Enhancing Wireless Body Area Networks design and functionality
Over the past decade, advances in electronics, computer science, and wireless technologies have brought wireless body area networks (WBANs) to the forefront of real-time monitoring.
At the Victoria University of Wellington, Mohammad Nekooei is using NeSI computing resources to explore ways to improve both reliability and performance of Media Access Control (MAC) in WBANs.
“My research involves simulations which can be very time-consuming,” he says. “It would have taken me months to get results so it was essential for me to use NeSI.”
WBANs consist wireless sensor nodes to monitor biosignals such as electroencephalography (EEG), electrocardiography (ECG), blood pressure, heart beat rate and body temperature. When used in healthcare applications, reliability becomes especially important because WBAN is responsible for carrying critical medical data and signalling emergencies such as vital organ failures, Nekooei says.
“Each WBAN is able to collect information from sensor nodes and send information to an external medical health system through a special node called the coordinator,” he explains. “In my research, I’m aiming to improve reliability while keeping the communication delay at a low level.”
As part of his work, Nekooei has been exploring ways to improve and automate the design of fuzzy logic controllers (FLCs), which are used in WBANs to handle the flow of information from the sensor nodes. In a paper published in Applied Soft Computing earlier this year, ‘Automatic design of fuzzy logic controllers for medium access control in wireless body area networks - An evolutionary approach’, he and his colleagues introduced an evolutionary approach to design FLCs for improving the communication quality in WBANs.
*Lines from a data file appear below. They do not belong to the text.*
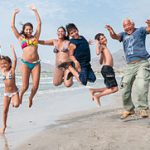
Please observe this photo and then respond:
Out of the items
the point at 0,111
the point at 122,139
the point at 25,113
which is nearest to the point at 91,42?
the point at 122,139

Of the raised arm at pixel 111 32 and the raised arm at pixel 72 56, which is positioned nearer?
the raised arm at pixel 72 56

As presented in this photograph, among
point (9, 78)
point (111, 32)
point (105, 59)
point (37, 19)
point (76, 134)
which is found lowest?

“A critical problem in the evolutionary search process relies on repeated evaluations of candidate fuzzy logic rule controllers,” he says. “The NeSI technical staff really helped me. They were very supportive and responded to all of my requests.”
His computational jobs required fast and reliable performance, which he says is one of the biggest assets of using NeSI. Before using the Pan cluster, each run of his model was taking more than 200 hrs to complete. With a PhD thesis deadline looming, Nekooei says NeSI’s high performance systems got him the answers and insights he needed quickly.
“If I hadn’t used NeSI, honestly, I really doubt I would have finished my PhD,” he says. “Access to high performance computing helps me get more results and improve the quality of those results and my research.”
While Nekooei’s main focus has been related to applications in healthcare, any insights he gains about improved WBAN design and functionality have practical transfers to other sectors as well.
“It can also be used for athletes in training, to monitor information like heart rate, and coaches can use that information to adapt and improve the training program,” Nekooei says. “It really has a wide range of practical approaches.”
With his PhD now complete and another Pan-supported journal paper in the works, Nekooei says he is keeping NeSI in mind as he prepares to enter the next chapter in his research career.
“High performance computing is essential for projects like mine when you need reliable and fast platforms to run these jobs,” he says. “If I want to continue my research, I will definitely still need to use high performance computing.”